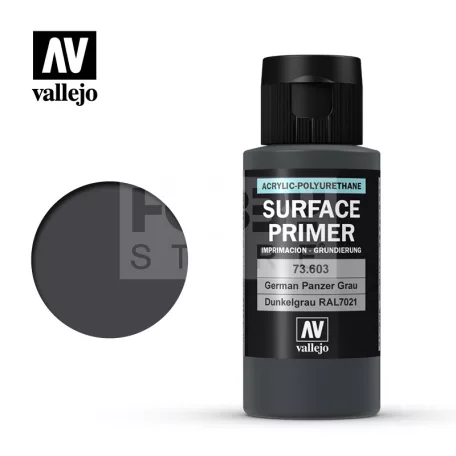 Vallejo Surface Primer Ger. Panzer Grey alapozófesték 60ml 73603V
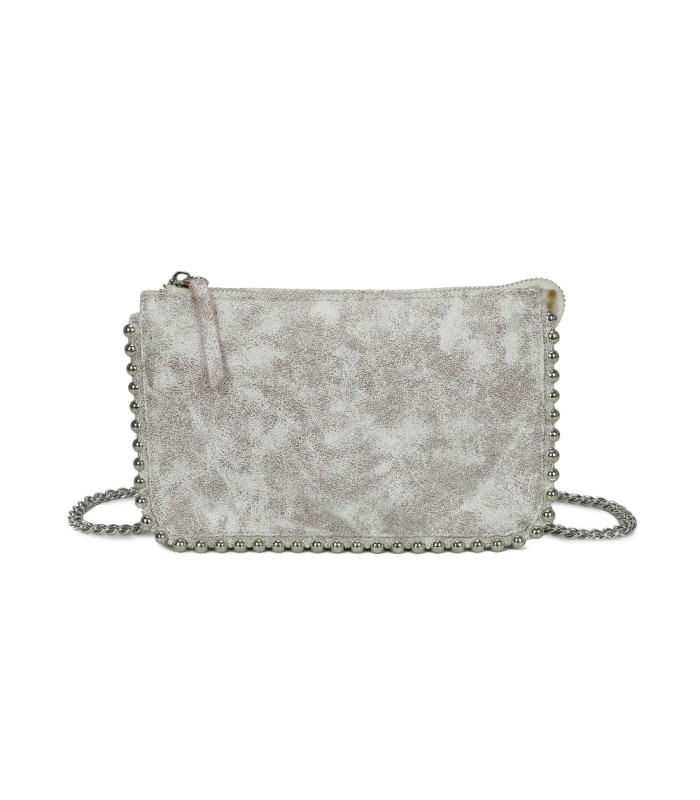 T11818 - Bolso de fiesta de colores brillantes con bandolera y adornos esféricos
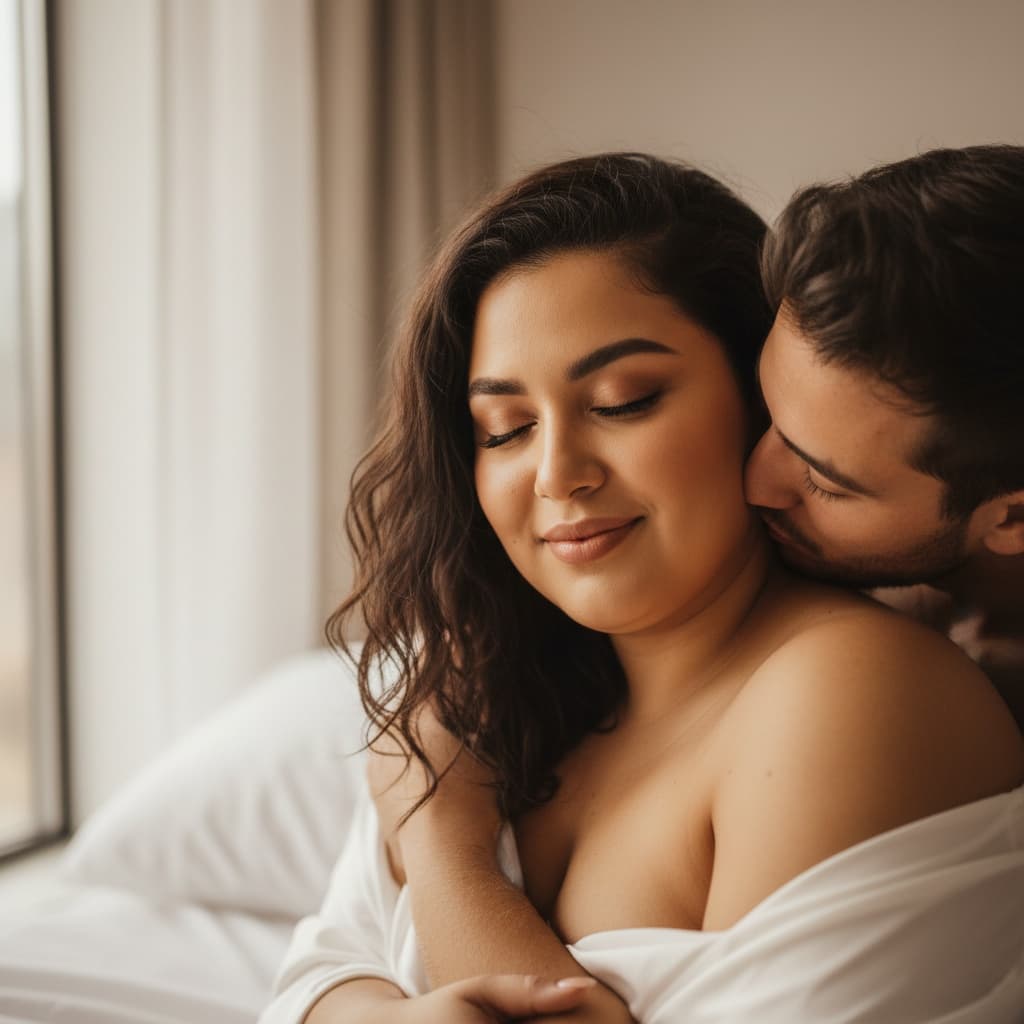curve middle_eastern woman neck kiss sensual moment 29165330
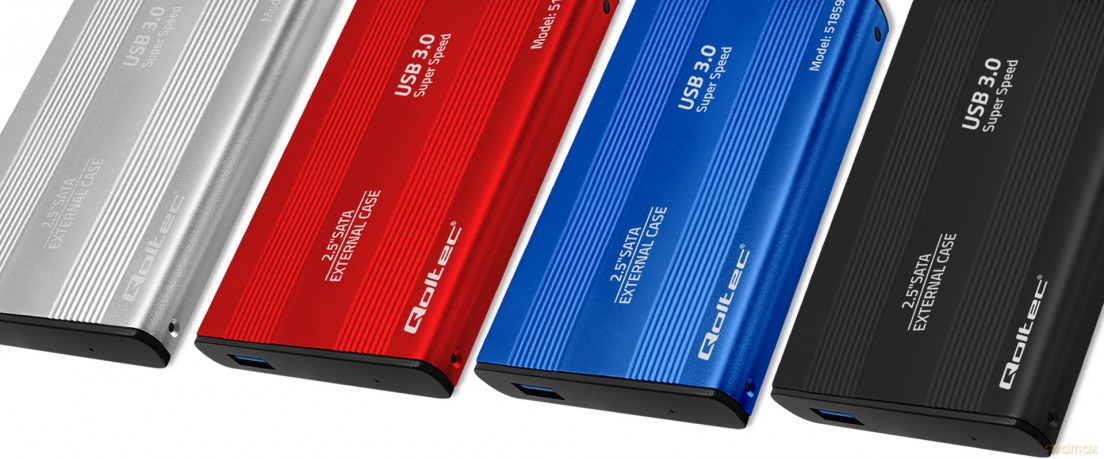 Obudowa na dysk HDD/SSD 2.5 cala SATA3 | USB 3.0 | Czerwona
-*-
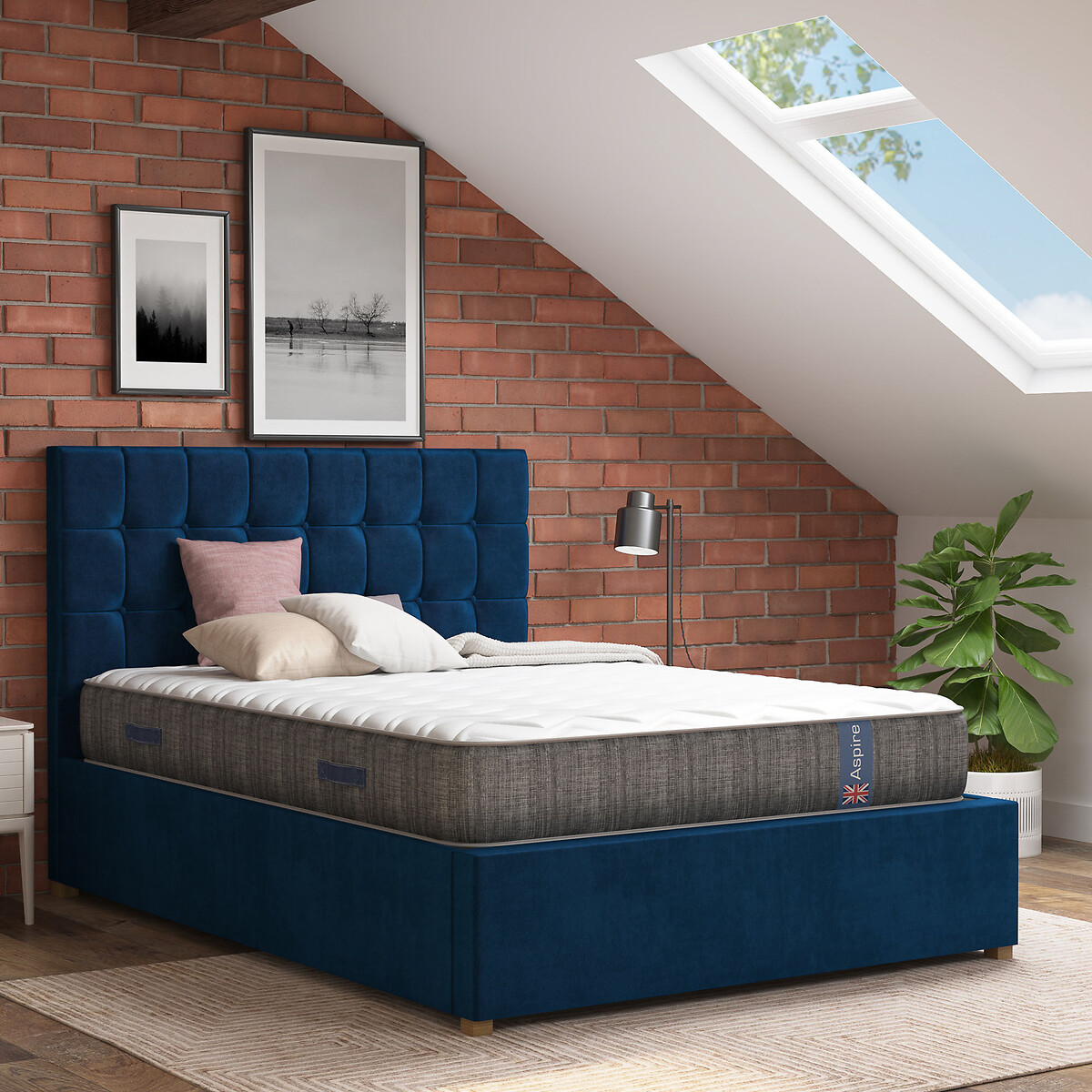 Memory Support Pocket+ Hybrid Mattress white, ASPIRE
-*-
What you should do →
Reproduce the records from the line that contains "Vallejo Surface Primer" through the line that contains "Obudowa na dysk", substituting "USB 3.2" for "USB 3.0" and changing nothing else. Omit the pictures from your output.

Answer space →
 Vallejo Surface Primer Ger. Panzer Grey alapozófesték 60ml 73603V
 T11818 - Bolso de fiesta de colores brillantes con bandolera y adornos esféricos
curve middle_eastern woman neck kiss sensual moment 29165330
 Obudowa na dysk HDD/SSD 2.5 cala SATA3 | USB 3.2 | Czerwona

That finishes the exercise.